**Work instruction:** In the text about electrons, rewrite the part between "And final question" and "current to flow.", inclusive, changing "electrostatic field" to "electric field".

**Text provided:**
Interestingly, in an alternating current the electrons probably don't actually travel anywhere! They just jump back and forth between a few atoms 50 times a second, yet this very small distance moved can cause similar movement hundreds of miles away along a conductor.

Electrons are weird. When you get into superconducting they are really really weird. It's a strange world when you get really small.
 
Interestingly, in an alternating current the electrons probably don't actually travel anywhere! They just jump back and forth between a few atoms 50 times a second, yet this very small distance moved can cause similar movement hundreds of miles away along a conductor.

Electrons are weird. When you get into superconducting they are really really weird. It's a strange world when you get really small.

Electrons are hetrosexual, they are attracted to their opposite sex the protons. Which one would you say is the male and which one is the female?

And final question why do electrons which appears to move towards protons, and I have never heard of protons moving towards electrons? that is a bit gay isn't it?

And don't forget electrons are deflected by both electrostatic field as well as magnetic deflection, so there is your clue how electrons move in a coil of wire when subjected to a varying magnetic field. The lines of force of magnet pushes or deflects on electrons to move in one or the other direction depending on the polarity of the magnetic field, thus allowing the current to flow.

The current must flow from one end of the coil (say the starting end) into one end of the load, and out of the other end of the load and move back into the coil at its other end of the coil. so as long as the magnetic lines of force continues to strike or cut across the coil, or the field continually varying, through this coil, the electrons flow, and it is the flow of electrons that provides the electrical energy.

**Extracted material:**

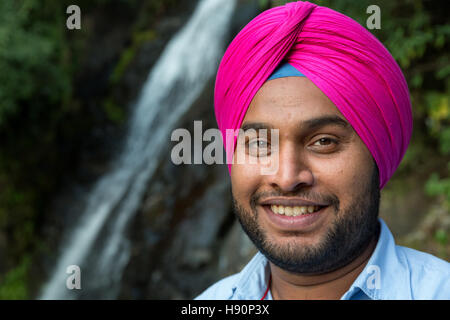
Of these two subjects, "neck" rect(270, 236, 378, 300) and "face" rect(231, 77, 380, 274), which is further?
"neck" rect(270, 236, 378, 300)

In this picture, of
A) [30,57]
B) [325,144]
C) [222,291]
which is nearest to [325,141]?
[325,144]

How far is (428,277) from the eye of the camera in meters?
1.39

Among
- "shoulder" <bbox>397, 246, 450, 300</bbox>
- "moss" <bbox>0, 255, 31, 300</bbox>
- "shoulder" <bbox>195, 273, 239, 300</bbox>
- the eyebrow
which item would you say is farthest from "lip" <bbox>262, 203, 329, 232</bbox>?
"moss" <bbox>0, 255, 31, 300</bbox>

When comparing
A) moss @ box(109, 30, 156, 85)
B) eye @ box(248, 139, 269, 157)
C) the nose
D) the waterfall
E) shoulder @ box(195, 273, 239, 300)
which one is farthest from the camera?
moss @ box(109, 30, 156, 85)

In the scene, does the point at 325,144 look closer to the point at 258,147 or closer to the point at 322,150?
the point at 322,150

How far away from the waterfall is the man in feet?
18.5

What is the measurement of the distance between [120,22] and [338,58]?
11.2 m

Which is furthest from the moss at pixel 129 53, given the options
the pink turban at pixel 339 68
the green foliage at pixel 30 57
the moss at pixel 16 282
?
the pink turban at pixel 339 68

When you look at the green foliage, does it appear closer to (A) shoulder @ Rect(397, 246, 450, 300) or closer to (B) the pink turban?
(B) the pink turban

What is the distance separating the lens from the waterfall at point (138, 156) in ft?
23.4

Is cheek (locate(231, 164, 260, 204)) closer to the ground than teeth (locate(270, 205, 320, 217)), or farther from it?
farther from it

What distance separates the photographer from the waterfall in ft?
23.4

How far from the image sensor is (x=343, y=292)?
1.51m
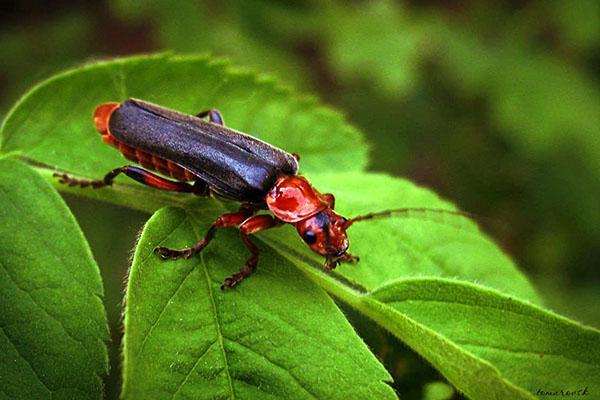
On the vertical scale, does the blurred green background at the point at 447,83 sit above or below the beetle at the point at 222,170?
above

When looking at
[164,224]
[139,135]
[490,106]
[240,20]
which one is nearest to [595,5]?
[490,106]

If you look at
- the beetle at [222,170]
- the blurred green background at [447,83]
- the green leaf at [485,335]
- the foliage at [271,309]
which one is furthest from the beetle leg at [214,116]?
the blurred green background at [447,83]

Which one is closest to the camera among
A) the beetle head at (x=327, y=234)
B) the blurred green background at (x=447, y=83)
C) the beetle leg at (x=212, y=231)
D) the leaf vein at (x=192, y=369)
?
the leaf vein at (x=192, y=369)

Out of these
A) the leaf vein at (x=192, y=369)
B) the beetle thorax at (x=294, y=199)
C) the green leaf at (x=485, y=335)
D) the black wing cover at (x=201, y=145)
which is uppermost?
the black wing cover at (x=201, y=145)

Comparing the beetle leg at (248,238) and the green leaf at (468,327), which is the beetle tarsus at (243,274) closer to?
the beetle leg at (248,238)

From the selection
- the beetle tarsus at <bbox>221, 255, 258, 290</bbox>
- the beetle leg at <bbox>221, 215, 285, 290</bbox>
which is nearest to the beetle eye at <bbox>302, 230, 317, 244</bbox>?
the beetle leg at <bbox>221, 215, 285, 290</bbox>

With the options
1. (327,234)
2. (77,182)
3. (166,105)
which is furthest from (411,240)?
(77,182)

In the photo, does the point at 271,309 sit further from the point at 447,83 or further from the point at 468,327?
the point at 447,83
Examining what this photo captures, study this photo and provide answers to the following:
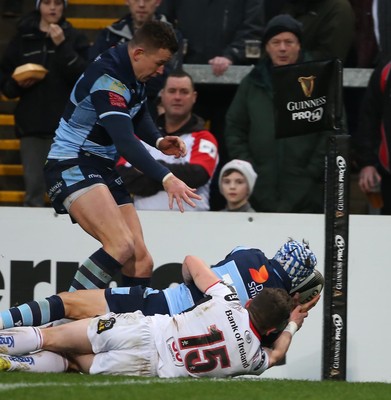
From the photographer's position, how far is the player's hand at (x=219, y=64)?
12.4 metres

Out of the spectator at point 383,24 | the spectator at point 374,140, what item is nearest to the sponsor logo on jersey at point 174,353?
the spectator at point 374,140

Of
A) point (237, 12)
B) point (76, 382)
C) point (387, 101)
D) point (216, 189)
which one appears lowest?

* * *

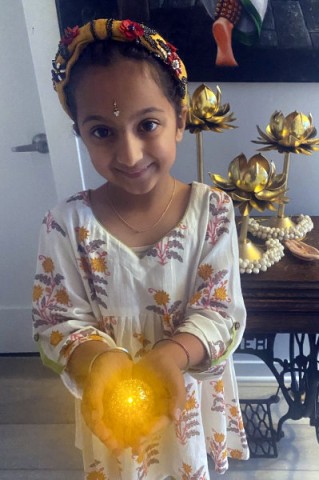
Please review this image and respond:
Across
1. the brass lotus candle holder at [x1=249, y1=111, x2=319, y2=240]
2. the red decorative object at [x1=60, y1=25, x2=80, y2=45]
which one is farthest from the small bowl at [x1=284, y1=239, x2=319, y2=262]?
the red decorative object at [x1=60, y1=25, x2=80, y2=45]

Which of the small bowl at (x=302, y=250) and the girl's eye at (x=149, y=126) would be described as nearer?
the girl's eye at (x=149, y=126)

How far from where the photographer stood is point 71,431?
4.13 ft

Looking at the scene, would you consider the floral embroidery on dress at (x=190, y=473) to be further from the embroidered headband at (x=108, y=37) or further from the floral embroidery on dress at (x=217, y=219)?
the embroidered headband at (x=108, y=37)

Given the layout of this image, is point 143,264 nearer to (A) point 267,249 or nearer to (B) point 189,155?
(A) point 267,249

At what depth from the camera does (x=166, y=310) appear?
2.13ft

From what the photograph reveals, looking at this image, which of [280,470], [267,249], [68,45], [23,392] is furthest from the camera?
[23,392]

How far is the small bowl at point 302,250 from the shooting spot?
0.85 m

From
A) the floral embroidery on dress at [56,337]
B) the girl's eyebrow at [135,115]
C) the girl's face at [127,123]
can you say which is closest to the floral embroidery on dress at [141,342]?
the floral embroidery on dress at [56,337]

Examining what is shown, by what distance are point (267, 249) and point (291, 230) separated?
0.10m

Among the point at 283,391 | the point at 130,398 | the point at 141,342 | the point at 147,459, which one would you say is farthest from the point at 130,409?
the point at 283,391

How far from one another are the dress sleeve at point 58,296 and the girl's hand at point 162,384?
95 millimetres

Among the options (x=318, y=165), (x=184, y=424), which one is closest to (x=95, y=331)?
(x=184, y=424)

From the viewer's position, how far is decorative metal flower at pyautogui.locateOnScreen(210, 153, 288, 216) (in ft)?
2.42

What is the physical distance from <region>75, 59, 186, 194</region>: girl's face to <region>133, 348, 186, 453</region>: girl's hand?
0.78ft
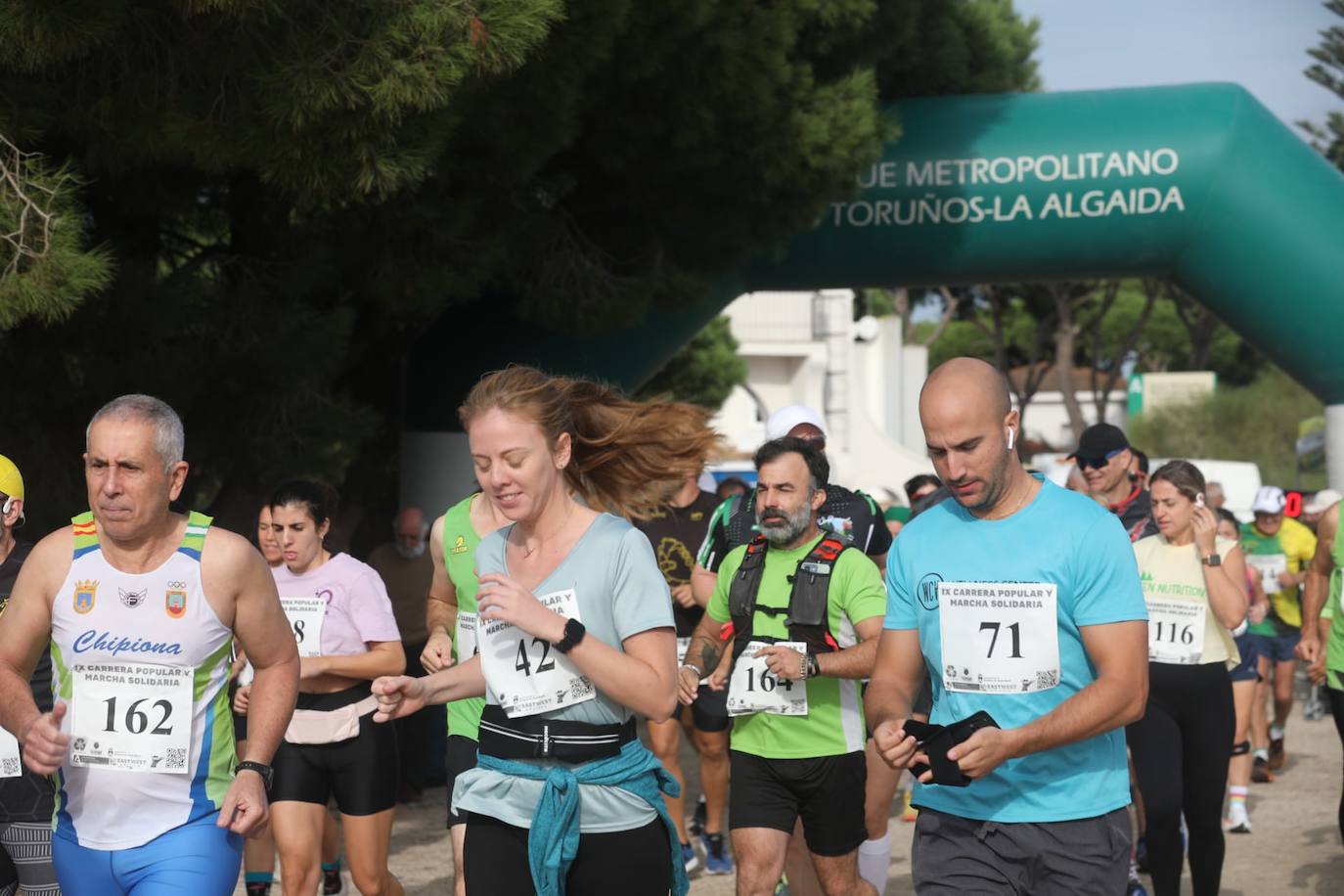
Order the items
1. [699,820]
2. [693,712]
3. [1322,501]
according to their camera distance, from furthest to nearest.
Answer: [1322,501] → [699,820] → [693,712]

* * *

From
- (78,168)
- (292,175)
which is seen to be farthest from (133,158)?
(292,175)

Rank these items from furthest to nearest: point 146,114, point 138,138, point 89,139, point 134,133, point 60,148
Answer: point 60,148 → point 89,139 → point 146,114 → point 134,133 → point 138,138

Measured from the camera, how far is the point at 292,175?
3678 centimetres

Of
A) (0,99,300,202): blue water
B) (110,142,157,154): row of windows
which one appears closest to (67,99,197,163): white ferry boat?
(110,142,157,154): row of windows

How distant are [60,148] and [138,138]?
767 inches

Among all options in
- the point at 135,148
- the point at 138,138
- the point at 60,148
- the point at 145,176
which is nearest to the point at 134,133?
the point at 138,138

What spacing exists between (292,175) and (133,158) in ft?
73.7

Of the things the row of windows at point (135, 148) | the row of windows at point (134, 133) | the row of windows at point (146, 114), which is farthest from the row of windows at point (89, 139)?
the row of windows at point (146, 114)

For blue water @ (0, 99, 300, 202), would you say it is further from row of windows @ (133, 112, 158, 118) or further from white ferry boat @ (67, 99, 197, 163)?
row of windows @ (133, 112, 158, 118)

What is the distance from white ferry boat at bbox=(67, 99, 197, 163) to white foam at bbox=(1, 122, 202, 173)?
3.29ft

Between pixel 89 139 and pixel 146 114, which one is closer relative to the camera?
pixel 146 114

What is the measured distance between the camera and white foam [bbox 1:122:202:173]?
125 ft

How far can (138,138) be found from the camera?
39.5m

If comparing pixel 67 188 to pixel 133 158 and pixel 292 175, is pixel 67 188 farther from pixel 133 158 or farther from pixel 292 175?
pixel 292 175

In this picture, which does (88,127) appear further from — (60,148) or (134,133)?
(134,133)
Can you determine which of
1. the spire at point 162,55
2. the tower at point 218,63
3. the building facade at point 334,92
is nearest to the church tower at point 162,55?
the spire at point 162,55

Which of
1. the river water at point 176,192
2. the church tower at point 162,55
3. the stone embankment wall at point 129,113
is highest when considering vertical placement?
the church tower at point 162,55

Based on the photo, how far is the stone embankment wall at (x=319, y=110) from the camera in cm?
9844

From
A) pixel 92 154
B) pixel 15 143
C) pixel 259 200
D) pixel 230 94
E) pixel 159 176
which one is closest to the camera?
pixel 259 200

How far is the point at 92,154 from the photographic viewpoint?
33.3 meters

**Task output:**
And final question why do electrons which appears to move towards protons, and I have never heard of protons moving towards electrons? that is a bit gay isn't it?

And don't forget electrons are deflected by both electric field as well as magnetic deflection, so there is your clue how electrons move in a coil of wire when subjected to a varying magnetic field. The lines of force of magnet pushes or deflects on electrons to move in one or the other direction depending on the polarity of the magnetic field, thus allowing the current to flow.